Il s'agit là d'une modification essentielle apportée par le projet de loi. Désormais est instauré un tronc procédural commun jusqu'à l'assignation . Une requête unique non motivée est prévue pour tous les divorces contentieux. Ceci doit permettre à l'audience de conciliation de se dérouler dans un climat apaisé, puisque les griefs ne sont plus énoncés. Le choix de la procédure ne se fera qu'ultérieurement, lors de l'assignation.

Cela permettra aux avocats et aux parties dans le cadre de la préparation de la conciliation d'évacuer momentanément ce qui peut générer un conflit et de se concentrer sur l'essentiel de cette phase, à savoir sauvegarder l'intérêt des enfants, préserver les droits financiers, organiser la vie des époux durant la procédure, préparer la liquidation du régime matrimonial, répartir les dettes et solliciter des investigations.

Actuellement, s'agissant du divorce pour faute, l'article 242 prévoit que le divorce peut être demandé pour des faits constituant une violation grave ou renouvelée des devoirs et obligations du mariage et rendant intolérable le maintien de la vie commune. Néanmoins, dans un souci d'apaisement, la Cour de cassation accepte que ne figurent pas les griefs dans la requête de divorce pour faute. Pourtant, dans la majorité des cas, ils y figurent encore, ce qui est souvent ressenti comme une agression par le défendeur, qui se considère comme la victime.

L'article 248-1, renuméroté par l'article 6 du projet de loi, mais dont les dispositions ne sont pas modifiées, prévoit qu'à la demande des conjoints, le juge aux affaires familiales peut se limiter à constater dans les motifs du jugement qu'il existe des faits constituant une cause de divorce, sans avoir à énoncer les torts et les griefs des parties. Mais cela n'intervient qu'au stade de la décision, et souvent après une procédure très conflictuelle.

De même, s'agissant du divorce accepté, l'article 233 actuel prévoit que l'époux demandeur doit faire état d'un ensemble de faits, procédant de l'un et de l'autre, rendant intolérable le maintien de la vie commune. L'article 234 prévoit en outre que l'autre époux doit reconnaître les faits.

Le divorce pour rupture de la vie commune constitue actuellement le seul cas de divorce contentieux pour lequel il n'est pas besoin d'alléguer de faits.

■ **EXTRAITS DE DONNÉES**
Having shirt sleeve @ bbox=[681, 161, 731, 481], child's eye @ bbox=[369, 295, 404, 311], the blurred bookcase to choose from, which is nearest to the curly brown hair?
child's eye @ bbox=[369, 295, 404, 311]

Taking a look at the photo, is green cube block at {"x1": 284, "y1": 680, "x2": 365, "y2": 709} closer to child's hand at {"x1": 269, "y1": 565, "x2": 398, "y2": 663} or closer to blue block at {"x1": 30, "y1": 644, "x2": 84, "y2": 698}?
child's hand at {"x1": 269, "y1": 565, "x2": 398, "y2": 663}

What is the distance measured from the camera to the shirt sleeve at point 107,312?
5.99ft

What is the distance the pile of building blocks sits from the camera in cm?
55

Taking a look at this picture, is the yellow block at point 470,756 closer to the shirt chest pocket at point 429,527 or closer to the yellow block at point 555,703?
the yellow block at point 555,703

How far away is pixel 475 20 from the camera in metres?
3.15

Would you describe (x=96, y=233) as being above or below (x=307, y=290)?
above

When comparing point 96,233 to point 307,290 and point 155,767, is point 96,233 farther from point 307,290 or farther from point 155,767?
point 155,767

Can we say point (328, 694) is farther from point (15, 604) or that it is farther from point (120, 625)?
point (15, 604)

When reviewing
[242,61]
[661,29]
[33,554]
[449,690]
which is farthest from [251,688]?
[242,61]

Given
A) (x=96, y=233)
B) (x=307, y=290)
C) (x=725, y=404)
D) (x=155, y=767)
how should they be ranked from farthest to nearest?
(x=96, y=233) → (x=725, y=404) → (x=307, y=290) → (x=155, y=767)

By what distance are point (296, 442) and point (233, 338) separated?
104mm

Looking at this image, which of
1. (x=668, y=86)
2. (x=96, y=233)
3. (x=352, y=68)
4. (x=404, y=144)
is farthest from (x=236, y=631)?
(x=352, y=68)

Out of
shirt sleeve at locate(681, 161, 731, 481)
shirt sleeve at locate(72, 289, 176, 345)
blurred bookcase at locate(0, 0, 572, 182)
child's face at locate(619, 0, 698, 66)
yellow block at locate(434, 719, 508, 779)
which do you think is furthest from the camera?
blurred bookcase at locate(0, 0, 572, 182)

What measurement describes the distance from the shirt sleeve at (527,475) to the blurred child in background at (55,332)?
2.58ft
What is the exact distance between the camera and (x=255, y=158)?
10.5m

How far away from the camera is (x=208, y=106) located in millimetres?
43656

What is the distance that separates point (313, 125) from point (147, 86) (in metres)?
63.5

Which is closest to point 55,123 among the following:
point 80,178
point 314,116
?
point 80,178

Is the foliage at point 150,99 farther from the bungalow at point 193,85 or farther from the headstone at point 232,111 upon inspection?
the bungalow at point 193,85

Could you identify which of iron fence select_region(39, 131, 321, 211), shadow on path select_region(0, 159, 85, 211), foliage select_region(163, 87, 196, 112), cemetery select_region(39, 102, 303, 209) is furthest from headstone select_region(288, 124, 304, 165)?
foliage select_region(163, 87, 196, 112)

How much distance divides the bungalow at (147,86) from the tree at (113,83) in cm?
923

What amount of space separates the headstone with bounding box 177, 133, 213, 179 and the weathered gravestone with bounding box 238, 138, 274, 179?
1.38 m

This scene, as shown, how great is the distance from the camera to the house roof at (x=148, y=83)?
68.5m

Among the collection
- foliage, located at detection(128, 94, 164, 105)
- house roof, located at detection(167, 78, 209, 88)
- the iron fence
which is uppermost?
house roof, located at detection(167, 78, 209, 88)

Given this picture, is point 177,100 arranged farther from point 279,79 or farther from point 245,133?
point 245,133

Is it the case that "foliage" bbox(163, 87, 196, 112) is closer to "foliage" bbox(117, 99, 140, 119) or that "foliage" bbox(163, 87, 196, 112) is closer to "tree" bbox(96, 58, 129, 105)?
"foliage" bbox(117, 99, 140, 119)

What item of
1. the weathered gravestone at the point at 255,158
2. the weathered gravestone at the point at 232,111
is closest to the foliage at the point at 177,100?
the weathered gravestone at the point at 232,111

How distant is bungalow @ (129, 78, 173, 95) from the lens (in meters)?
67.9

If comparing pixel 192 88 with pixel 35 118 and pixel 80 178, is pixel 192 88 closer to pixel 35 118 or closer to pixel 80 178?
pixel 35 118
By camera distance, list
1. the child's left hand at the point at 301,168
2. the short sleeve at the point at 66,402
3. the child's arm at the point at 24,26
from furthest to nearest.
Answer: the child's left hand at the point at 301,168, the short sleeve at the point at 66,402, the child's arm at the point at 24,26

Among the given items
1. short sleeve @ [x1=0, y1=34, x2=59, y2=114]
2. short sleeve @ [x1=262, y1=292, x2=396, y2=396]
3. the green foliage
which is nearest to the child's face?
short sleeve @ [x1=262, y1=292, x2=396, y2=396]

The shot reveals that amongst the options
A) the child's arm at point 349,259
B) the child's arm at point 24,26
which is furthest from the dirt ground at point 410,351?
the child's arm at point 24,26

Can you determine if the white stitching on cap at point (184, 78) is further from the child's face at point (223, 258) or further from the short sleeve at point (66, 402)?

■ **TÂCHE BRÈVE**
Poursuivez le texte sur la réforme de la procédure de divorce, en reprenant après sa dernière phrase.

■ **RÉSULTAT DE L'EXERCICE**
Votre commission vous propose d'adopter un amendement tendant à préciser que l'indication des motifs du divorce est interdite à ce stade et non pas uniquement facultative, puis d' adopter l'article 10 ainsi modifié .

Article 11
(art. 251, 252, 252-1, 252-3 et 253 du code civil)
Conciliation

Le projet de loi tend à faire de la tentative de conciliation apaisée le point central de la procédure destiné à préparer au plus tôt les conséquences patrimoniales du divorce.

Le paragraphe I de cet article crée un paragraphe 2 consacré à la procédure de conciliation comprenant les articles 252, 252-1, 252-2, 252-3, 252-4 et 253.

Le paragraphe II modifie l' article 252 du code civil, actuellement relatif au déroulement de la conciliation, et qui, aux termes de l'article 6 du projet de loi, reprend les dispositions de l'actuel article 251.

Article 252 du code civil
Extension de l'obligation de conciliation à tous les divorces contentieux

Actuellement , l'article 251 prévoit une conciliation obligatoire dans les cas de divorce pour rupture de la vie commune et de divorce pour faute avant l'instance judiciaire, la conciliation pouvant être renouvelée pendant l'instance. Par ailleurs, une conciliation peut être tentée en cours d'instance en cas de divorce par consentement mutuel (c'est-à-dire en cas de divorce sur demande conjointe ou de divorce accepté).

Le projet de loi supprime cette distinction. Désormais, une tentative de conciliation sera obligatoire dans tous les cas de divorce contentieux . Rappelons que ceci ne concernera pas le futur divorce par consentement mutuel (l'actuel divorce sur demande conjointe, qui n'est pas compris dans cette section et constitue un divorce gracieux). Cette disposition est logique, le divorce accepté constituant un divorce contentieux, et des désaccords subsistant quant aux conséquences du divorce, rendant nécessaire une tentative de conciliation, tandis qu'une conciliation n'est pas nécessaire dans le cadre du nouveau divorce par consentement mutuel, puisqu'il y a accord des parties sur tout.

Le second alinéa, modifié par cet article, tend à redéfinir les objectifs de la tentative de conciliation . Ainsi, il est prévu que le juge cherche à concilier les époux tant sur le principe du divorce que sur ses conséquences. Il est en effet primordial que l'objectif de recherche d'un accord sur les conséquences soit pris en compte le plus tôt possible, afin de favoriser les accords, même partiels, des parties.

Il ne s'agit plus pour le juge aux affaires familiales de faire renoncer les époux au divorce (comme le prévoit l'actuel article 252-2). La renonciation au divorce était un voeu pieux et statistiquement marginale (0,1 % en 2001). Il s'agit là d'une conséquence de la reconnaissance de la liberté de divorcer.

Le juge pourra également recourir plus fréquemment aux dispositions de l'article 252-2 (actuel article 252-1 renuméroté par l'article 6 du projet de loi), qui lui permet de suspendre la tentative de conciliation et de la reprendre sans formalité en ménageant aux époux un temps de réflexion dans la limite de huit jours, ou de suspendre si un délai plus long lui parait utile et de reprendre une nouvelle tentative de conciliation dans les six mois.

Le paragraphe III modifie l' article 252-1 du code civil (qui reprend en vertu de l'article 6 du projet de loi les dispositions de l'actuel article 252 consacré à la procédure de conciliation).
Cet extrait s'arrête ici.